お客さんをつかむ為には、お客さんを選んではならないと、今日の朝礼で店長が言ってたような気がしたが
それはソレ。つかみたくないものもあるなと。



あくる日・・・
なけなしのお金をはたいて、露出度の高いワンピースを買ってしまった。
キャバクラによっては、綺麗な貸衣装がたくさ〜ん置いてあるところもあって、自身で用意する必要なんてないところも多いんだけど、このお店ではそれがまず不可能だという結論から、購入を決意した。
こうやって、キャバクラの世界にどっぷりと足をつっこんでいくのだろうか・・と思いながら。。

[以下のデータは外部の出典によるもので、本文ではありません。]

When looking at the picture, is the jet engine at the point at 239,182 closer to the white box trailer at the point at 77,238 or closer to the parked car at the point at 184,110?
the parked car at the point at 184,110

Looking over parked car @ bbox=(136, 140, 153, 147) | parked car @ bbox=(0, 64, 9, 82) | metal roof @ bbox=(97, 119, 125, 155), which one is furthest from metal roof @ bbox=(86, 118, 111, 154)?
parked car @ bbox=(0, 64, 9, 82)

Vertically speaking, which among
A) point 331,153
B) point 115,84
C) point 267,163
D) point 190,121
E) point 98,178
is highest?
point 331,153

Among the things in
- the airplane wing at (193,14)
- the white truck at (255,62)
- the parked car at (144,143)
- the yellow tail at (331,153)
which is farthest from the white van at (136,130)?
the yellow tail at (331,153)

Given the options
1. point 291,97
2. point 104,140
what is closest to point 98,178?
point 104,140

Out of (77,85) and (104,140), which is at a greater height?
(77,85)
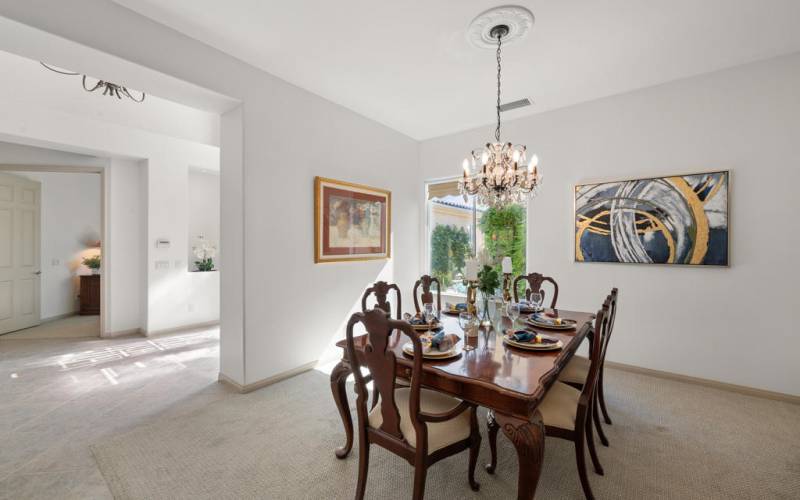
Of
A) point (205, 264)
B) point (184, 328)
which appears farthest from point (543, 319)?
point (205, 264)

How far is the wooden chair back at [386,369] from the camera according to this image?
146cm

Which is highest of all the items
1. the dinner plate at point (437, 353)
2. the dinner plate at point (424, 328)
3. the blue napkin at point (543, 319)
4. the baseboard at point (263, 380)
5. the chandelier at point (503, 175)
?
the chandelier at point (503, 175)

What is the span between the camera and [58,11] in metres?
2.06

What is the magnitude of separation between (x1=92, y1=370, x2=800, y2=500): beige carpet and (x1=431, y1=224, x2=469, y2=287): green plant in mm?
2623

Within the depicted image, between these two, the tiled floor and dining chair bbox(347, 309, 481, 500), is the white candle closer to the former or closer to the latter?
dining chair bbox(347, 309, 481, 500)

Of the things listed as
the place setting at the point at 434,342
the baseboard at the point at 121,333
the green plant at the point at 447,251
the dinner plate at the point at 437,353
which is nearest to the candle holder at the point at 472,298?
the place setting at the point at 434,342

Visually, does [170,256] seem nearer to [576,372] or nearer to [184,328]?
[184,328]

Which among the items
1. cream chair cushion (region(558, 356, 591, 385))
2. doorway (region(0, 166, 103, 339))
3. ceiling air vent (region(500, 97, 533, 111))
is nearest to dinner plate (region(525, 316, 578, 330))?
cream chair cushion (region(558, 356, 591, 385))

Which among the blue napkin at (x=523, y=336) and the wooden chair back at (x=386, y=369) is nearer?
the wooden chair back at (x=386, y=369)

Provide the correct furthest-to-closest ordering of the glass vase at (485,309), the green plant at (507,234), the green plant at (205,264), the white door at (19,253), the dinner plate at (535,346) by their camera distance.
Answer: the green plant at (205,264) → the white door at (19,253) → the green plant at (507,234) → the glass vase at (485,309) → the dinner plate at (535,346)

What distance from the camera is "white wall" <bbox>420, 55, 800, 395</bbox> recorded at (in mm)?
2867

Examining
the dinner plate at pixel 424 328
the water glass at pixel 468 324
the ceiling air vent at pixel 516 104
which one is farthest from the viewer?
the ceiling air vent at pixel 516 104

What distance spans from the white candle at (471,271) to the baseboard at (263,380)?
218 centimetres

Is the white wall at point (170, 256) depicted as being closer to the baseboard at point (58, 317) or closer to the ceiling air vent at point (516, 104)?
the baseboard at point (58, 317)
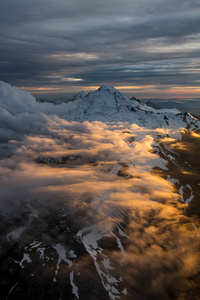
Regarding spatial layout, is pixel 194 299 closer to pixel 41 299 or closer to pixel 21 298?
pixel 41 299

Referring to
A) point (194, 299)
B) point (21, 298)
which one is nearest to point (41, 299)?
point (21, 298)
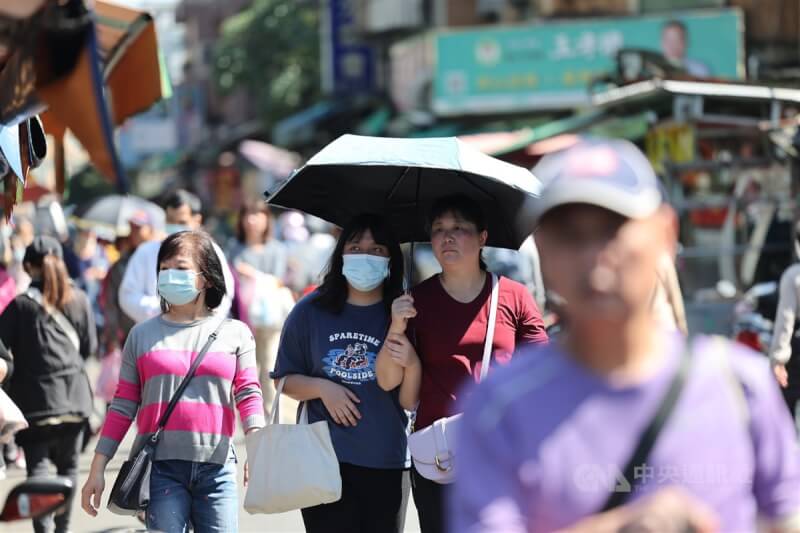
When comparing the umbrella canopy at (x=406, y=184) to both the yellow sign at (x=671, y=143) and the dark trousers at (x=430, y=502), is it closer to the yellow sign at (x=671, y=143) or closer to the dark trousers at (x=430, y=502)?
the dark trousers at (x=430, y=502)

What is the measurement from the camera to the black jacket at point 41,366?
312 inches

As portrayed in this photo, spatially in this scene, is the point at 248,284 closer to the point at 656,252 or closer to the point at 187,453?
the point at 187,453

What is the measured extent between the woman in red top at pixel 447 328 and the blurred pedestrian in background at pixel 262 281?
6.00m

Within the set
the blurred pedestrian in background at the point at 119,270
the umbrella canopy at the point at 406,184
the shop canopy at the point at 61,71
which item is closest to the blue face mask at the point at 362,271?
the umbrella canopy at the point at 406,184

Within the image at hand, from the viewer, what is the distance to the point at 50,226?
16375 mm

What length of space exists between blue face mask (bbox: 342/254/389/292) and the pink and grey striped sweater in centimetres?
54

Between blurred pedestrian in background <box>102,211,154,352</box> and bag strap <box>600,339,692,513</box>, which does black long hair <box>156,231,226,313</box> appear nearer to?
bag strap <box>600,339,692,513</box>

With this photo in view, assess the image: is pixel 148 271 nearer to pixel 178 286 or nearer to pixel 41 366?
pixel 41 366

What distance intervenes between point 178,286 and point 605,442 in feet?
12.4

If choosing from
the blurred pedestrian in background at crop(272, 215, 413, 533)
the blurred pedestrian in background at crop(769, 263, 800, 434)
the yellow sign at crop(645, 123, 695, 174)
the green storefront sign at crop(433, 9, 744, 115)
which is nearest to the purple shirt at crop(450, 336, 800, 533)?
the blurred pedestrian in background at crop(272, 215, 413, 533)

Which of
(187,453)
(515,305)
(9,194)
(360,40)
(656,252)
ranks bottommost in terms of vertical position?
(360,40)

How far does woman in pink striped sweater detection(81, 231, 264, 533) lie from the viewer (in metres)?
5.87

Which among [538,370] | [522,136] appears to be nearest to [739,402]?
[538,370]

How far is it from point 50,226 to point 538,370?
14.3 metres
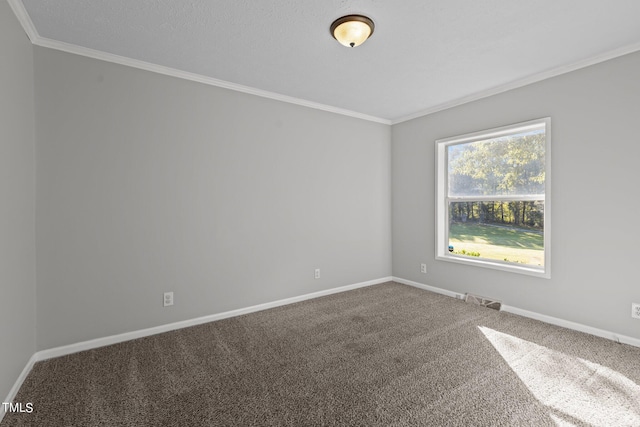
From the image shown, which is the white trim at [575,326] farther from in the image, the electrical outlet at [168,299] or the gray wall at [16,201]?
the gray wall at [16,201]

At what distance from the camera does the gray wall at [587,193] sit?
8.53 ft

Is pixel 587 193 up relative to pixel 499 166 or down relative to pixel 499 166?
down

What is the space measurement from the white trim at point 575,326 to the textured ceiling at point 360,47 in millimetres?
2410

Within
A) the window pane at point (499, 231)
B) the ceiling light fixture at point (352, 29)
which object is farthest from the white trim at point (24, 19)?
the window pane at point (499, 231)

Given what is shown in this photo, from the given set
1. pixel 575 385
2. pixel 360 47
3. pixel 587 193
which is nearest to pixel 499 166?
pixel 587 193

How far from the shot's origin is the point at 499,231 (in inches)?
144

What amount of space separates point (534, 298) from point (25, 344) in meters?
4.45

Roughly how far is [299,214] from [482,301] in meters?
2.42

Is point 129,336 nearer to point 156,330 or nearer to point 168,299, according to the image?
point 156,330

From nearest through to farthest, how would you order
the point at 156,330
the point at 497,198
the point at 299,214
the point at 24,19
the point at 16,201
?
the point at 16,201 → the point at 24,19 → the point at 156,330 → the point at 497,198 → the point at 299,214

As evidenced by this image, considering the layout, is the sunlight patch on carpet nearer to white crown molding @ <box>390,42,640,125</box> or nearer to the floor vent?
the floor vent

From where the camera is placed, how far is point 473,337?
279cm

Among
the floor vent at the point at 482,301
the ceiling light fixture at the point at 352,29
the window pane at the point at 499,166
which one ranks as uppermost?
the ceiling light fixture at the point at 352,29

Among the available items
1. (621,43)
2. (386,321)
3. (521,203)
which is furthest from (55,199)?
(621,43)
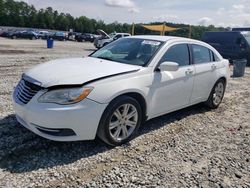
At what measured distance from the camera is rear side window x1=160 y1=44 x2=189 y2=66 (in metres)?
4.58

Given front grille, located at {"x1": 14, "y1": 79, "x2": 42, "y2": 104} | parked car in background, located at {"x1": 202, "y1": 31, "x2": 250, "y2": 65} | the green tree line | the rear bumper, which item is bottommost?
the rear bumper

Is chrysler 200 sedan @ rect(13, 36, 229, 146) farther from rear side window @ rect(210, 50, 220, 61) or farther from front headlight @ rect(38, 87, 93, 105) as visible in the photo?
rear side window @ rect(210, 50, 220, 61)

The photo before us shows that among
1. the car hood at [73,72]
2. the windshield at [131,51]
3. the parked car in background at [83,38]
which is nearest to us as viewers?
the car hood at [73,72]

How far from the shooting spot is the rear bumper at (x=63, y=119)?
332 cm

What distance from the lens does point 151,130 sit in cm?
466

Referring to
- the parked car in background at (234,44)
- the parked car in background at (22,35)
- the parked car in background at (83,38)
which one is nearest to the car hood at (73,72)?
the parked car in background at (234,44)

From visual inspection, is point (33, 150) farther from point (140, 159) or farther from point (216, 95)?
point (216, 95)

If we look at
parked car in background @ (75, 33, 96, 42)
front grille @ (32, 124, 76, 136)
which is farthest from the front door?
parked car in background @ (75, 33, 96, 42)

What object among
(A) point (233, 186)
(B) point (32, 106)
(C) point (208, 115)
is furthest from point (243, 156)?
(B) point (32, 106)

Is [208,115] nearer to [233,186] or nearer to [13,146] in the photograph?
[233,186]

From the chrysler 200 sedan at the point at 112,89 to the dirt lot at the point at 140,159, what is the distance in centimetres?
31

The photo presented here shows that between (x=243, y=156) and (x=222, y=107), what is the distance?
2572 millimetres

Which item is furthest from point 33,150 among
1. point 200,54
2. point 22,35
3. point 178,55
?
point 22,35

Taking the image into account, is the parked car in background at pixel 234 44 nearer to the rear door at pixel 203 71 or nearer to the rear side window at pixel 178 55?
the rear door at pixel 203 71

。


次の日、新しい衣装と共に、ハリキって入店。
周りの女のコたちが、私の衣装を見るやいなや、「わぁ〜、それ、かわいいね〜!」などと言ってくる。
まんざらでもない態度をとりながら、私は得意げに、「結構、高かったんだ〜^^」とか言ってみる。
仕事をする上で必要なアイテムと思えばそれまでだが、やはり女性というものはかわいい衣装を着たりするとルンルン♪になっちゃうわけで、なんだか、仕事だというのに楽しくなってしまう。

開店間近になり、いつもどおりの朝礼?が始まる。店長さんが「売上を伸ばす為に、おまいらガンガレ!」てなことを、やんわりと、まどろっこしく、だらだらと喋るのが朝礼です。
元々夜型人間の私ではあったが、さすがに昼夜逆転生活が続くと、時差ボケ状態で、頭がぼーっとし、眠くもなるわけで。
うなずいている振りして、実は寝ていたり・・(笑

というか、そもそも、売上げに貢献する気はさらさらなく、自分自身で満足できる仕事というのかな、時間いっぱい働いて、その上でお金をもらえればそれでいいと思っているから、彼の言うことは右から左だった。

その後、昨日と同様、開店直後から店内は賑わっていた。